Table 1 reports associations between child characteristics and GADA or IAA antibodies. Older age was associated only with lower IAA levels, with a halving of the IAA level for every four year increase in age. IAA antibodies were positively associated with darker skin pigmentation (Fig. 2). The geometric means (95% CI) of GAD antibodies by skin type were:-fair skin, 5.05 (2.41, 10.59); medium/fair skin, 5.67 (3.68, 8.73); olive/medium skin, 3.54 (1.75, 7.18); olive skin, 10.93 (4.09, 29.20) and dark skin, 13.81 (2.21, 86.18). Although mean GAD antibody levels were highest for the two categories of darker skin, an overall trend by skin type category was not evident (p=0.44). In contrast, the geometric means (95% CI) of IAA antibodies by skin type were as follows: fair skin, 0.88 (0.50, 1.53); medium/fair skin, 0.68 (0.51, 0.91); olive/medium skin, 0.94 (0.65, 1.35); olive skin, 1.53 (0.64, 3.67) and dark skin, 3.93 (0.01, 10.99). After adjustment for child age and sex, the increase in IAA level by darker skin type category remained significant (p=0.048). After adjustment for child age and sex, a family history of diabetes (insulin dependent diabetes mellitus, non insulin dependent diabetes mellitus or diabetes/gestational diabetes) and darker skin pigmentation were positively associated with IAA levels and these factors were taken into account in subsequent analyses. Maternal smoking in pregnancy and current paternal smoking were not associated with GADA or IAA levels.

Fig. 2.

Increased skin melanin density is associated with higher IAA. Age and sex adjusted test for trend; p-value=0.01. R square for full model; 14.5%.

Children who were reported to have had a cold or flu-like illness or a urinary tract infection in the three months prior to diagnosis had higher IAA antibody levels than children who had not. AA levels were not associated with asthma or hay fever history but children reported to have had eczema over the past 12 months had five-fold higher GADA levels (Table 1). There was no association between total, older or younger sibling number, or body mass index or child weight with AA levels. Here, maternal vitamin D supplementation and fish consumption tended to be associated with slightly higher, not lower GADA levels but it must be remembered that in Australia UVR is the major determinant of vitamin D status [30]. Only one child consumed fish oil supplements so these could not be formally examined.
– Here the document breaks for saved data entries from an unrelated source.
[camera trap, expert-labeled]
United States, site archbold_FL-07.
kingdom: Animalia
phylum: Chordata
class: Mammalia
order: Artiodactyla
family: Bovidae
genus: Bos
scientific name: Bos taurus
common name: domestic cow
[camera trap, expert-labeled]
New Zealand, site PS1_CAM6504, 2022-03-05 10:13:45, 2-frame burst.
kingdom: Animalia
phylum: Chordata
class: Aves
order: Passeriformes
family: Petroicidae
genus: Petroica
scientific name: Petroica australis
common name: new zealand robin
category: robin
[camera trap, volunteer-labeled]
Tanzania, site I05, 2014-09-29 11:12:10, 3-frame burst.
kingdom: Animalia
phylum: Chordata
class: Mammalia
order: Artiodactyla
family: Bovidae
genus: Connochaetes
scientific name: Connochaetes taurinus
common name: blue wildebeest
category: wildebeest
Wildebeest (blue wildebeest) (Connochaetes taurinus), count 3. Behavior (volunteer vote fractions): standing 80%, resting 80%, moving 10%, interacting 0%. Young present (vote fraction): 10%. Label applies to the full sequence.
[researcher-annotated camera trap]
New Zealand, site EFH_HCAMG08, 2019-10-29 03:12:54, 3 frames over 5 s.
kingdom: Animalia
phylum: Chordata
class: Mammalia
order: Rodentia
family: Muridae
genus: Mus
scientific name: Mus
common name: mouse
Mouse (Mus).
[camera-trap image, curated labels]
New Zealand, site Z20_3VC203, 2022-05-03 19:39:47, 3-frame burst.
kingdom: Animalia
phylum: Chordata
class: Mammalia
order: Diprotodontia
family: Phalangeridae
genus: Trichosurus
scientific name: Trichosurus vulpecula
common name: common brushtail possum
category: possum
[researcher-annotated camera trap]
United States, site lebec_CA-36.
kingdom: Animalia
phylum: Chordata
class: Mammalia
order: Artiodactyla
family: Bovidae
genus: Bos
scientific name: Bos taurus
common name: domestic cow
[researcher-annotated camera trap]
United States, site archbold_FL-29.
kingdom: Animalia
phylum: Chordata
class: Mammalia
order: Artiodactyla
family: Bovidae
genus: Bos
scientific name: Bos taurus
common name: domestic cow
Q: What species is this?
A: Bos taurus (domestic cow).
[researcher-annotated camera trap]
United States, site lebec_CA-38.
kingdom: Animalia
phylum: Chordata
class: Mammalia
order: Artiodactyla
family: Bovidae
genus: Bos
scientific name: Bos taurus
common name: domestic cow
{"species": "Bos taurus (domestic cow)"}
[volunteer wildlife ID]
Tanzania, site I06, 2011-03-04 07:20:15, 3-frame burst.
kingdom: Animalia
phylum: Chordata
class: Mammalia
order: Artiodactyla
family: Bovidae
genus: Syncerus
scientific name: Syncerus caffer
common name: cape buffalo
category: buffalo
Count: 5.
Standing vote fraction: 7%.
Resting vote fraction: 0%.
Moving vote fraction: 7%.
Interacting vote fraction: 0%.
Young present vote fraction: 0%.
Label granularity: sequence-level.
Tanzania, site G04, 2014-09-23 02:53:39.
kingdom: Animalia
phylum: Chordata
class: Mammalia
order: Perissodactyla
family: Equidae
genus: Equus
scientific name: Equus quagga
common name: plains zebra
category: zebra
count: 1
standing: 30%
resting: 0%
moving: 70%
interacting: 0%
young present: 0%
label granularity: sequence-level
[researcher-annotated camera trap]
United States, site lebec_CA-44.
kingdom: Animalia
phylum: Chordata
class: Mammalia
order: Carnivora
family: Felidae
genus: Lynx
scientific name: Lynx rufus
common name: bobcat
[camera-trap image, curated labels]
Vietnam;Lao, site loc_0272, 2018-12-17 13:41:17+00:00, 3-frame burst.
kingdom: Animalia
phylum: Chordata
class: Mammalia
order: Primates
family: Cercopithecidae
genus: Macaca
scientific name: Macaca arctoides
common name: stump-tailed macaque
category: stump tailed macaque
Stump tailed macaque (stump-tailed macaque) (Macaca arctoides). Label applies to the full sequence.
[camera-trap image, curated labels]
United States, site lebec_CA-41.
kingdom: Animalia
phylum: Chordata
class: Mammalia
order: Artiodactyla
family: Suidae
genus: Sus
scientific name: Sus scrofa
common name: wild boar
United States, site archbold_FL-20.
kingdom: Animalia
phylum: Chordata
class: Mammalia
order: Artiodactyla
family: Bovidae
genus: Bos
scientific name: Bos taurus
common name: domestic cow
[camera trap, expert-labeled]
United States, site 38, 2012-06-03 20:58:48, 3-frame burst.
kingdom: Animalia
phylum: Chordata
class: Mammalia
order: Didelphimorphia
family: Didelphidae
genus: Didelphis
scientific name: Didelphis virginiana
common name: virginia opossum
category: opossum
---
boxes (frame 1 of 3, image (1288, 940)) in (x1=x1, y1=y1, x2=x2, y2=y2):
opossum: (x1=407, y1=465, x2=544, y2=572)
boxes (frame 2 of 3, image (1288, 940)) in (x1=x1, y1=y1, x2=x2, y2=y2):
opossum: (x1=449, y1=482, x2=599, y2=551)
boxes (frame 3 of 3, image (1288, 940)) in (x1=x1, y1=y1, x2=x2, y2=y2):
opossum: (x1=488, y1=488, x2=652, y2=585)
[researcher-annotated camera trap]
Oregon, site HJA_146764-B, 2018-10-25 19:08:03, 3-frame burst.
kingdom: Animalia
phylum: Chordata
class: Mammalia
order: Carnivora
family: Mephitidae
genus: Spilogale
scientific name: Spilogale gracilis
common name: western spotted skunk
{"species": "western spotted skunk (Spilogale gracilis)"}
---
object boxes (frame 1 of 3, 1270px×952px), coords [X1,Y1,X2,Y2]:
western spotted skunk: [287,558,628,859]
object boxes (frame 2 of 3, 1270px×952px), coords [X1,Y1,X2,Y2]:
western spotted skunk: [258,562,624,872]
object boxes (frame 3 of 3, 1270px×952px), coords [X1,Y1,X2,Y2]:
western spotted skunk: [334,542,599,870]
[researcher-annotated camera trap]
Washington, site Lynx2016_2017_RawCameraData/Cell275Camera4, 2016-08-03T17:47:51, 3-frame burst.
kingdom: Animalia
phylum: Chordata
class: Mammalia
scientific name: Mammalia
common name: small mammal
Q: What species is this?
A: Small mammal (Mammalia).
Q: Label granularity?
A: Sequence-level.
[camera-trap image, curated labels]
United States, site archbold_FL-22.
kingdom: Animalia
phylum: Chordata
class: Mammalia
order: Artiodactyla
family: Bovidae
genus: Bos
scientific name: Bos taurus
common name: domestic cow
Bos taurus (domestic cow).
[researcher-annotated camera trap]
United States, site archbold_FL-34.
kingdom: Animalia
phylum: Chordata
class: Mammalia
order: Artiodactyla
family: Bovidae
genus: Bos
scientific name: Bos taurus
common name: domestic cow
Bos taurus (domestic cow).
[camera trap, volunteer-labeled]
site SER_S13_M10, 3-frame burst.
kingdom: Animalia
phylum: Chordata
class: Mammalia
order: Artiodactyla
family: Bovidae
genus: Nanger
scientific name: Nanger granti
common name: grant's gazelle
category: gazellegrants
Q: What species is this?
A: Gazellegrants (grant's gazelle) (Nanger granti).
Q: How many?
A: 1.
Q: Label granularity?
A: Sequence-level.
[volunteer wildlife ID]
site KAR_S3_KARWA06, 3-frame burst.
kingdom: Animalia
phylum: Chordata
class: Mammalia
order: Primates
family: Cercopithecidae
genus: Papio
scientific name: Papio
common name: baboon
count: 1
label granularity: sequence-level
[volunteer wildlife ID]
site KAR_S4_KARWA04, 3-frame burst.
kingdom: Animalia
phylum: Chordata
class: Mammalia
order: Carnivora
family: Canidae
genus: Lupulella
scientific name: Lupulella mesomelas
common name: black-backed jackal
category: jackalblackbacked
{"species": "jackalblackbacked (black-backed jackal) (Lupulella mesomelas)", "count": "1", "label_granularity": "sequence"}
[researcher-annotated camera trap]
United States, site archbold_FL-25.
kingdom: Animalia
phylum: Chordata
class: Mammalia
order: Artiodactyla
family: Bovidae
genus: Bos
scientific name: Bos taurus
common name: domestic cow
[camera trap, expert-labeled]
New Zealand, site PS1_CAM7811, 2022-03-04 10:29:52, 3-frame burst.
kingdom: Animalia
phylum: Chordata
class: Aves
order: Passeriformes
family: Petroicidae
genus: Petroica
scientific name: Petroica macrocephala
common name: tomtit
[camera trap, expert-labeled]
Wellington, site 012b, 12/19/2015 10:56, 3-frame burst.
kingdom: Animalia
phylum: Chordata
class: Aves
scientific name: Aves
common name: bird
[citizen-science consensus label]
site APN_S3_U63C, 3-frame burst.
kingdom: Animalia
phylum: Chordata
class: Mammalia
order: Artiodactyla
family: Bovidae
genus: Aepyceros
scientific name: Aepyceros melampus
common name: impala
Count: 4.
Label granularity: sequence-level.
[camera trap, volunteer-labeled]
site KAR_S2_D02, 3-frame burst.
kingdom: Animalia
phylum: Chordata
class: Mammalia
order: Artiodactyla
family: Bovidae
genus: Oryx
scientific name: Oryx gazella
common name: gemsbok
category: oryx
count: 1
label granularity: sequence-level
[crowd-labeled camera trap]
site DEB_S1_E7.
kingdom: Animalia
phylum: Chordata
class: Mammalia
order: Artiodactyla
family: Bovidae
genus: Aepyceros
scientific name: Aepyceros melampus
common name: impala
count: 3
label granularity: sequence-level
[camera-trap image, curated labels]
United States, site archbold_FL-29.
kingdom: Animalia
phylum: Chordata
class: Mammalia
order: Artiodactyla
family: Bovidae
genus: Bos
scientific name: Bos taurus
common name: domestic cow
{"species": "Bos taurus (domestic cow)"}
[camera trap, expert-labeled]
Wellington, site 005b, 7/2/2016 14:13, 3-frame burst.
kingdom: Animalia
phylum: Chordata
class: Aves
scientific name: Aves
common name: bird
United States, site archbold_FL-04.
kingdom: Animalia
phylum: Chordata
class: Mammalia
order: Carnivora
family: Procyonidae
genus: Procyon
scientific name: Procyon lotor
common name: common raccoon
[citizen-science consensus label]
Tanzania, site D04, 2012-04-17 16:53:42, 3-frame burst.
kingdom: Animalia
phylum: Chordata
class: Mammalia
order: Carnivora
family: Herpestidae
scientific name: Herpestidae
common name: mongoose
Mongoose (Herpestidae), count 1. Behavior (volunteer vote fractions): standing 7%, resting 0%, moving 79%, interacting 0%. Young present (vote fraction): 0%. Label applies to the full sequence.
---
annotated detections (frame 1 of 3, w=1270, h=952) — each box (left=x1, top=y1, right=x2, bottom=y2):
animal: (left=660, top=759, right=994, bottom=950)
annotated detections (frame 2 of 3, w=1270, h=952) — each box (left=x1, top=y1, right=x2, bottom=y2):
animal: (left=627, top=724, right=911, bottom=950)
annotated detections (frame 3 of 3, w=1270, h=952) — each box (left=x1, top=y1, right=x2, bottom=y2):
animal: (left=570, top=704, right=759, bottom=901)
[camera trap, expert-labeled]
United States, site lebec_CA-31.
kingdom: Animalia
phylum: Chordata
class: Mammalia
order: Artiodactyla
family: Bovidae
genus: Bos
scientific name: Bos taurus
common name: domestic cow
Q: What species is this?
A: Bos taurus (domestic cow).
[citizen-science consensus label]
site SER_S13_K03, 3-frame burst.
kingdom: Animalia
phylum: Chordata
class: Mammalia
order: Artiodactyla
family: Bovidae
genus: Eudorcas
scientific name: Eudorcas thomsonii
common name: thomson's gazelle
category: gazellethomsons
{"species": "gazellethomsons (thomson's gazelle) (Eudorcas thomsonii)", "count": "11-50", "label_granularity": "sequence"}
3.2. Logistic regression to identify factors associated with multiple autoantibodies

We examined how child characteristics predicted the likelihood of having both antibodies detected vs. either no antibodies or just one antibody (Table 2). The likelihood of seropositivity to both AA declined with age (p=0.02). Again, skin pigmentation appeared important with each 1% increase in melanin density associated with an odds ratio of 1.39 or 1.43 for multiple AA seropositivity vs. no antibodies or one AA, respectively. Older or younger sibling number, past sun exposure, fish consumption, recent (within the previous 3 months) infection history and a history of asthma, hay fever or eczema over the past year were not associated with multiple AA seropositivity. Children with a past history of any ear infection were more likely to exhibit multiple AA seropositivity and a history of chicken pox was associated with a reduced likelihood of multiple vs. no AA seropositivity.

Table 2.

Odds ratios for the development of both GADA and IAA vs. no autoantibodies or one antibody.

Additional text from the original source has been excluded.